--- begin MATERIAL PROVIDED ---

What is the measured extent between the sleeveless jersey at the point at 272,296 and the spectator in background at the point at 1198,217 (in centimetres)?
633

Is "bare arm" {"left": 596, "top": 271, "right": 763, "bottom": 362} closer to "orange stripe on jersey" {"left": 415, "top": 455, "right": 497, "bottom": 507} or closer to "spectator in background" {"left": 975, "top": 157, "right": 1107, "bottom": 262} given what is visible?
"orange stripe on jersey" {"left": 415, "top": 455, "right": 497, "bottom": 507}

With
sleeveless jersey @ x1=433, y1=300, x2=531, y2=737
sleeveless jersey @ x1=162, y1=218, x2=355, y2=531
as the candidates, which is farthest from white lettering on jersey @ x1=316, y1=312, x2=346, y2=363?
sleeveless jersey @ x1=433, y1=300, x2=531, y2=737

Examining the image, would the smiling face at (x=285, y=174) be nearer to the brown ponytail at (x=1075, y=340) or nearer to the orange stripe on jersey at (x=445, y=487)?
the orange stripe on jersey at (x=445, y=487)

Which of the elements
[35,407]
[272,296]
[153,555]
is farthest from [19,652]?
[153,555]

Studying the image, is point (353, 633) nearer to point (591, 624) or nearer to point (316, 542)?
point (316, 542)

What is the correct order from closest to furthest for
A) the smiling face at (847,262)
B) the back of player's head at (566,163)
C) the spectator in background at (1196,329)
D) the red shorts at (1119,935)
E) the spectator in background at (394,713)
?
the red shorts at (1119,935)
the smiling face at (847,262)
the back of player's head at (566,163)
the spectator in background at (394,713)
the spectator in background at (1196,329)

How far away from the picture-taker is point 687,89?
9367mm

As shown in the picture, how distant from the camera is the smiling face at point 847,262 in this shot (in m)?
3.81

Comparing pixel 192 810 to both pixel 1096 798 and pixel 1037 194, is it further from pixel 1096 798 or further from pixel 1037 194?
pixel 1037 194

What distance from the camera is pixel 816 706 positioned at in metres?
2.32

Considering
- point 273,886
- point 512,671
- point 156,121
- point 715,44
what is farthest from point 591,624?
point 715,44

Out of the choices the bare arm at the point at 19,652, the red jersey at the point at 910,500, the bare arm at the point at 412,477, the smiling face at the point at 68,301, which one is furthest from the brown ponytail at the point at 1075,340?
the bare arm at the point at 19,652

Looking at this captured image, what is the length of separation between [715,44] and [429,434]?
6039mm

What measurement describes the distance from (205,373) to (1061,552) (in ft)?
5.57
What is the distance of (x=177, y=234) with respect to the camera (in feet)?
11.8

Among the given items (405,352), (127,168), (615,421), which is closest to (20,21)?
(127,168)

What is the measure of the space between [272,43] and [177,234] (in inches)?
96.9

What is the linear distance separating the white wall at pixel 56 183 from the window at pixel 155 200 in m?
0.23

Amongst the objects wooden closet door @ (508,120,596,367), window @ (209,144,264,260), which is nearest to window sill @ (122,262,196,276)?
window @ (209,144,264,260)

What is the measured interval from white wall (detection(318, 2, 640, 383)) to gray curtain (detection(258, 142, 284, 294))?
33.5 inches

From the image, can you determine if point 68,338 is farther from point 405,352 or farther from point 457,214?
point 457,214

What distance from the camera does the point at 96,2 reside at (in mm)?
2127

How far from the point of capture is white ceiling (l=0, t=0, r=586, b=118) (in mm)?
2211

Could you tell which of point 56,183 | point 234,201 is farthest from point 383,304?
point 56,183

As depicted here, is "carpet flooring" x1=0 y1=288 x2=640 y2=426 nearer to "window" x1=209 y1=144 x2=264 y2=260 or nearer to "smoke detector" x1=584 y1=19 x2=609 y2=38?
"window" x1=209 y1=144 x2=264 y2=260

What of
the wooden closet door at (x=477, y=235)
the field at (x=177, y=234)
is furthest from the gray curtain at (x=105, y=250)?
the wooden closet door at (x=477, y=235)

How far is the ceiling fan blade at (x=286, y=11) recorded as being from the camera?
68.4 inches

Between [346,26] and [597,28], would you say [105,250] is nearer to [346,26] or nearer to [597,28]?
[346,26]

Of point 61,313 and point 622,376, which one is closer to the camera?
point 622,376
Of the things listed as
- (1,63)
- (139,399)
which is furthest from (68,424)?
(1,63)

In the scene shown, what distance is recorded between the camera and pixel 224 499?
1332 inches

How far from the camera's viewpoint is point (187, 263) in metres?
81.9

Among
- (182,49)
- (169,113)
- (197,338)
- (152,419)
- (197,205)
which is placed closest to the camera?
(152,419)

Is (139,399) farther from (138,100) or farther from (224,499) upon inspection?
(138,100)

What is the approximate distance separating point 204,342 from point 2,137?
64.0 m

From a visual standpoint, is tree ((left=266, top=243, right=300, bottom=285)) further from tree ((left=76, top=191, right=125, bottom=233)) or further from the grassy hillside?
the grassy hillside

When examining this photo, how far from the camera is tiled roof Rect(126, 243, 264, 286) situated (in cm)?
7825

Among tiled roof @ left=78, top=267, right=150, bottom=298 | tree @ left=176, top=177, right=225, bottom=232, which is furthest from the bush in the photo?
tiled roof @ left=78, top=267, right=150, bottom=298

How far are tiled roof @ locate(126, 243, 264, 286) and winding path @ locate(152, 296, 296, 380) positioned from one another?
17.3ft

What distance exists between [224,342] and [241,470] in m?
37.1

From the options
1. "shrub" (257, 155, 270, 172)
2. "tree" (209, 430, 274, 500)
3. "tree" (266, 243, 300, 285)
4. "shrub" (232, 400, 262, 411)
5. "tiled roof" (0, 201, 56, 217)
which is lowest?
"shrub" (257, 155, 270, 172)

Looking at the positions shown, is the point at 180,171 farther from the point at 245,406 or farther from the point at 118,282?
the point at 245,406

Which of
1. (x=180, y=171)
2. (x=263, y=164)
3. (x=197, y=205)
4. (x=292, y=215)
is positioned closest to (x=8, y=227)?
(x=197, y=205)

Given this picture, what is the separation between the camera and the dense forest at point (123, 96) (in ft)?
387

--- end MATERIAL PROVIDED ---

● **TASK DETAILS**
Show every line in the material above that contains the word "would".

● **TASK ANSWER**
Examining the image, would the smiling face at (x=285, y=174) be nearer to the brown ponytail at (x=1075, y=340) or nearer to the orange stripe on jersey at (x=445, y=487)?
Between [346,26] and [597,28], would you say [105,250] is nearer to [346,26] or nearer to [597,28]?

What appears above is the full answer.